TRY IT
Every line below is to be set down again exactly; any image stays out.

--- PROVIDED DATA Enclosed Below ---

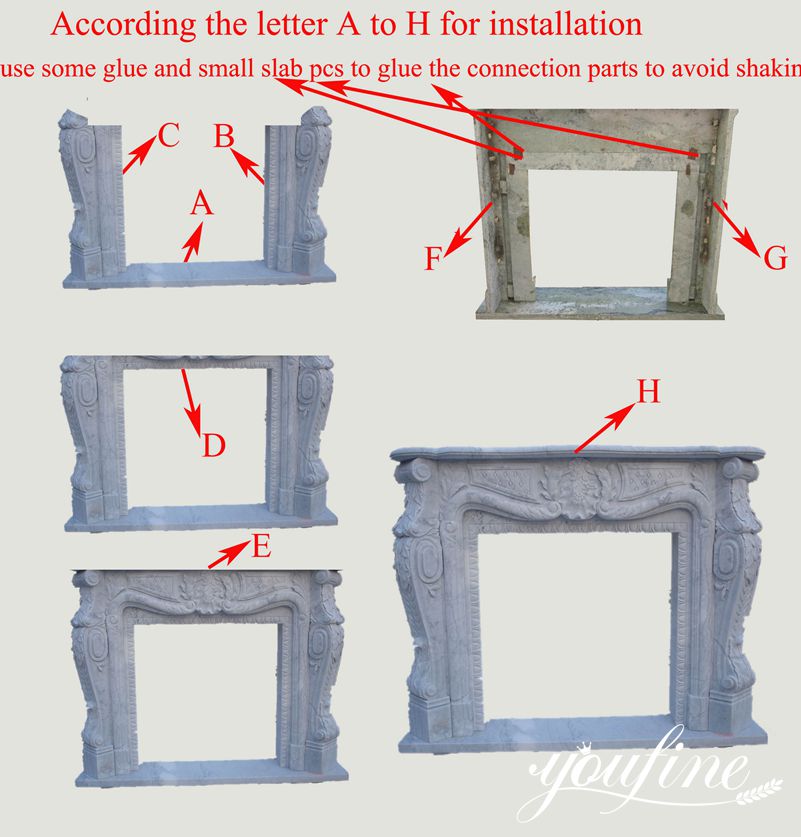 According the letter A to H for installation

use some glue and small slab pcs to glue the connection parts to avoid shakin

C

B

A

F

G

D

H

E

youfine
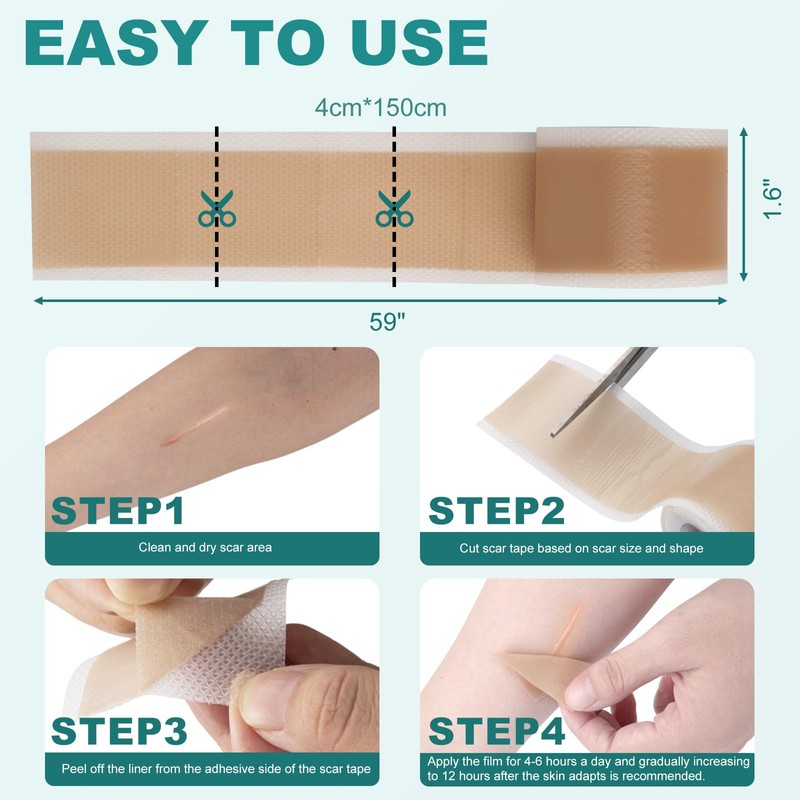 EASY TO USE

4cm*150cm

1.6"

59"

STEP1

Clean and dry scar area

STEP2

Cut scar tape based on scar size and shape

STEP3

Peel off the liner from the adhesive side of the scar tape

STEP4

Apply the film for 4-6 hours a day and gradually increasing to 12 hours after the skin adapts is recommended.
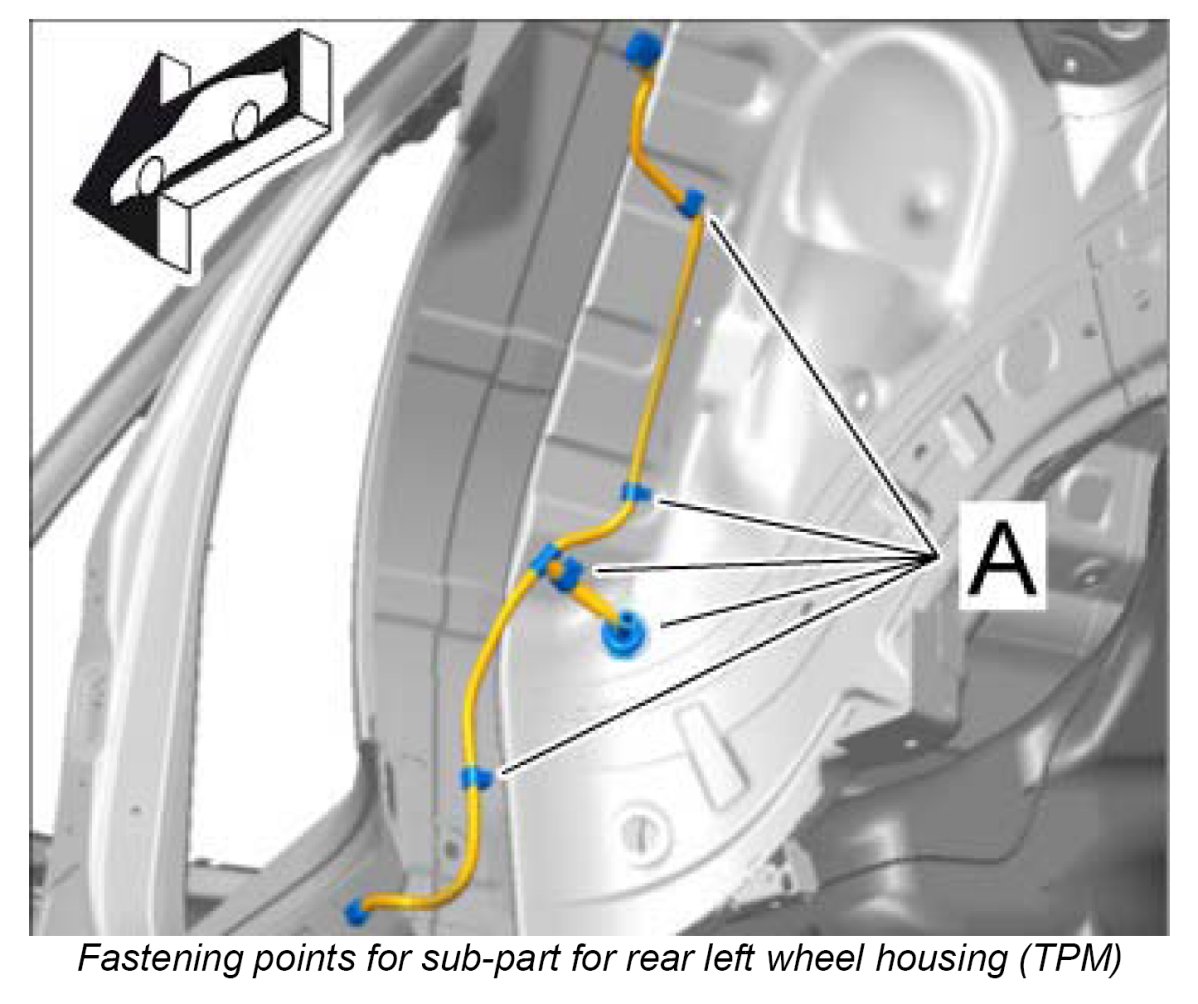 A

Fastening points for sub-part for rear left wheel housing (TPM)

--- End of Enclosed PROVIDED DATA ---

EXERCISE OUTPUT
 According the letter A to H for installation

use some glue and small slab pcs to glue the connection parts to avoid shakin

C

B

A

F

G

D

H

E

youfine
 EASY TO USE

4cm*150cm

1.6"

59"

STEP1

Clean and dry scar area

STEP2

Cut scar tape based on scar size and shape

STEP3

Peel off the liner from the adhesive side of the scar tape

STEP4

Apply the film for 4-6 hours a day and gradually increasing to 12 hours after the skin adapts is recommended.
 A

Fastening points for sub-part for rear left wheel housing (TPM)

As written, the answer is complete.